┌─ Dataset

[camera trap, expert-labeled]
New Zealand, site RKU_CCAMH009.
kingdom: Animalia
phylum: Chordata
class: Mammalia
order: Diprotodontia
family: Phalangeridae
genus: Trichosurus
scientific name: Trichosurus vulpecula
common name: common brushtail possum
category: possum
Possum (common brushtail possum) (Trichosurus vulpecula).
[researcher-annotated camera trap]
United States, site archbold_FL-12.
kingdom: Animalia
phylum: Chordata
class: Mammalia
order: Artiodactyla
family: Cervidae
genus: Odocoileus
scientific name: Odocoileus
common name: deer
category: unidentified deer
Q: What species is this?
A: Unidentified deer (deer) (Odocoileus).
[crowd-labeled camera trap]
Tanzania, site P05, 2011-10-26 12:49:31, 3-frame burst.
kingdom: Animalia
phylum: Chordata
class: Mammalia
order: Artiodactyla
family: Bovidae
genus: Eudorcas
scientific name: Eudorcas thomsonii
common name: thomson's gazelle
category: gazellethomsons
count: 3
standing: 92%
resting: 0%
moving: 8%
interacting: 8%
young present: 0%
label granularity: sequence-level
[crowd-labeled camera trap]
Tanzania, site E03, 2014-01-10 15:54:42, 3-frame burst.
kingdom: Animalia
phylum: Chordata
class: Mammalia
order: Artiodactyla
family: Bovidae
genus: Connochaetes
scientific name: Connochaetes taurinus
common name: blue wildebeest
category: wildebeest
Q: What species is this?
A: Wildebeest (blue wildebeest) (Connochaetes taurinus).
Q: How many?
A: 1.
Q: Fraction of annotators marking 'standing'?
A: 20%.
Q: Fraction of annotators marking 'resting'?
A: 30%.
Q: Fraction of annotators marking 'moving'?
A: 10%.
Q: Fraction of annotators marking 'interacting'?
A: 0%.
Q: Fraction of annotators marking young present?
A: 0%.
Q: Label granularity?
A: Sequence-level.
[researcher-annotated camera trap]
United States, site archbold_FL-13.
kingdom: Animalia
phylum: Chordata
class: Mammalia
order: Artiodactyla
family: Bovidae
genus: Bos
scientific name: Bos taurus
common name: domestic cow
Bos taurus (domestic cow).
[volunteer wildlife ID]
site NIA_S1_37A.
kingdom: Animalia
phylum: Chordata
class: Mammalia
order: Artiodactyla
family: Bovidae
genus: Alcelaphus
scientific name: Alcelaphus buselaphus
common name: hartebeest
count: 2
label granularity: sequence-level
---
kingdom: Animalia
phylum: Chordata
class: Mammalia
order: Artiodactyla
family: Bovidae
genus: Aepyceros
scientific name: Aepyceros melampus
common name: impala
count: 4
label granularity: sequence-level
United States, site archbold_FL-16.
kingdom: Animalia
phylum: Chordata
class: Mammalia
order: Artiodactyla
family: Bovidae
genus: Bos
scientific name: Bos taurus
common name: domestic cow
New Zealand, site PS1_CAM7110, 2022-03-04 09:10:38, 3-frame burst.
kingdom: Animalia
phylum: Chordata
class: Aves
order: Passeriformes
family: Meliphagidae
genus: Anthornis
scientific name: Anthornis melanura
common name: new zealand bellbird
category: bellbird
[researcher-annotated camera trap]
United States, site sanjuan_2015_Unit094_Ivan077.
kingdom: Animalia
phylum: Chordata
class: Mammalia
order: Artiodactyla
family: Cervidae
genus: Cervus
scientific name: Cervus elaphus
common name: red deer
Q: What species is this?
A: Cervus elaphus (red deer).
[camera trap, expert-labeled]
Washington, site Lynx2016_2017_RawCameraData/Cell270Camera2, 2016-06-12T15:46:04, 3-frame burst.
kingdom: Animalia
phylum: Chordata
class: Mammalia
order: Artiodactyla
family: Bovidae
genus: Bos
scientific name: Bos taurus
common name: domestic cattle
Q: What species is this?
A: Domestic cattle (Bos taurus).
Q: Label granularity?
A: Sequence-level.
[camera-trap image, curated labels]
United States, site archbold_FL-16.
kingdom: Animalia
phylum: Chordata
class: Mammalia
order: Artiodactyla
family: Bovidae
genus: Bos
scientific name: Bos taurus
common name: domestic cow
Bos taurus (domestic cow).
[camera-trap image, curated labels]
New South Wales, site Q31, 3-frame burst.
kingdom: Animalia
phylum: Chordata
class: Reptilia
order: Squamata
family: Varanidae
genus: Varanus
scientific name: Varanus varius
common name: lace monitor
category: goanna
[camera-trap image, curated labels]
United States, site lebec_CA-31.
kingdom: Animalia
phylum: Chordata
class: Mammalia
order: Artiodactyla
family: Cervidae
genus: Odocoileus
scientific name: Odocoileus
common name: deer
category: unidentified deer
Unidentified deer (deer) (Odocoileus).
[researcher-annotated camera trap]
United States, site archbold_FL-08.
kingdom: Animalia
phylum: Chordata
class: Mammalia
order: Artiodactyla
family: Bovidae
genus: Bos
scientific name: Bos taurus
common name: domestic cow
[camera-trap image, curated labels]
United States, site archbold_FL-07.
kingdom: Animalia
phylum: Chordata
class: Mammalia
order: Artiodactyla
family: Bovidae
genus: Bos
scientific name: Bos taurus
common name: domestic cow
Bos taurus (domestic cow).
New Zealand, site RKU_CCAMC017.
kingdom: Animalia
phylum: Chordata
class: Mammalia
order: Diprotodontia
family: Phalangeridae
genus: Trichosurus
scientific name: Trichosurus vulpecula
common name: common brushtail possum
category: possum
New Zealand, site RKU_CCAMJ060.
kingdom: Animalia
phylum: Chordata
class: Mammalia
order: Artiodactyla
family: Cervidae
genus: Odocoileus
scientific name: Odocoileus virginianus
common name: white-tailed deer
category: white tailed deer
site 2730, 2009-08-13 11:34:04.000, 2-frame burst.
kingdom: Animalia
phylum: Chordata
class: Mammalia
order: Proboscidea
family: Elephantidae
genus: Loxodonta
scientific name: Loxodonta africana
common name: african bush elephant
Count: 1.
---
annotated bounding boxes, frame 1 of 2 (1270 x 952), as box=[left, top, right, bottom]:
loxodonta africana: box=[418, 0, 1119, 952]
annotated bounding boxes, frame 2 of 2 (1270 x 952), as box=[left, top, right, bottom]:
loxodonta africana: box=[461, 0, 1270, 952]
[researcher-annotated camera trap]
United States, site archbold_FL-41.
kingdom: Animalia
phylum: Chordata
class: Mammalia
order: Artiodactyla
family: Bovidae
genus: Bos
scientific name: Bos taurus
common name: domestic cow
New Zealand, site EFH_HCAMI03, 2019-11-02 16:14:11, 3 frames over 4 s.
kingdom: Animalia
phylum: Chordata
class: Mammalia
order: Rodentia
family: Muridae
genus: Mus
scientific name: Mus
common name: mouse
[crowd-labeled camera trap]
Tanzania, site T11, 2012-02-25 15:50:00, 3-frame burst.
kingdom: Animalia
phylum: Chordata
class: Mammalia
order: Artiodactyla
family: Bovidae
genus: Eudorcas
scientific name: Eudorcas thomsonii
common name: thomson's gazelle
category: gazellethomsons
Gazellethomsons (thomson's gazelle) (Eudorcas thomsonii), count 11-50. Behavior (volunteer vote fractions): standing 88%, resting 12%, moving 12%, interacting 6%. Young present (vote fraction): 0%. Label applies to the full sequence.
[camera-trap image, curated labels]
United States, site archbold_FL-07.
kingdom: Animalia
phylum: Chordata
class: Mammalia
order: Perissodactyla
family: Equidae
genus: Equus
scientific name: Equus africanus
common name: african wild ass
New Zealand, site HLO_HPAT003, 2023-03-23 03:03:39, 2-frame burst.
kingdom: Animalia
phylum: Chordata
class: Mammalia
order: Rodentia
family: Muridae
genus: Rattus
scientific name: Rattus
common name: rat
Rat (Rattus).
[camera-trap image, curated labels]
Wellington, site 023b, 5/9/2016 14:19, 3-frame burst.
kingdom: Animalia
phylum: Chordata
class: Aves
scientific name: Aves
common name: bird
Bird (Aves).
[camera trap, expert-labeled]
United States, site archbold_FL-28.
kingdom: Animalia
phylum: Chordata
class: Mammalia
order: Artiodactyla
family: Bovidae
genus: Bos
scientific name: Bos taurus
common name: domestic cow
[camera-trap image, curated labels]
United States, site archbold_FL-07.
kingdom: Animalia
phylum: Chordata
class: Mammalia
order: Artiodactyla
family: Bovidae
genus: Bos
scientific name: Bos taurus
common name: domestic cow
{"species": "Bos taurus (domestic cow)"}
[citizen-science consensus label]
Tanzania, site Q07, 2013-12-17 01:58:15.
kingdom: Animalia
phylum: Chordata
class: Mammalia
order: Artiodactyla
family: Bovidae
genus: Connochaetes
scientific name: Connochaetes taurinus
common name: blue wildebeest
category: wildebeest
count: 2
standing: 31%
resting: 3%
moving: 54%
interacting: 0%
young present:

└─

Every line of the entries above that holds "Tanzania" should be copied out.

Tanzania, site P05, 2011-10-26 12:49:31, 3-frame burst.
Tanzania, site E03, 2014-01-10 15:54:42, 3-frame burst.
Tanzania, site T11, 2012-02-25 15:50:00, 3-frame burst.
Tanzania, site Q07, 2013-12-17 01:58:15.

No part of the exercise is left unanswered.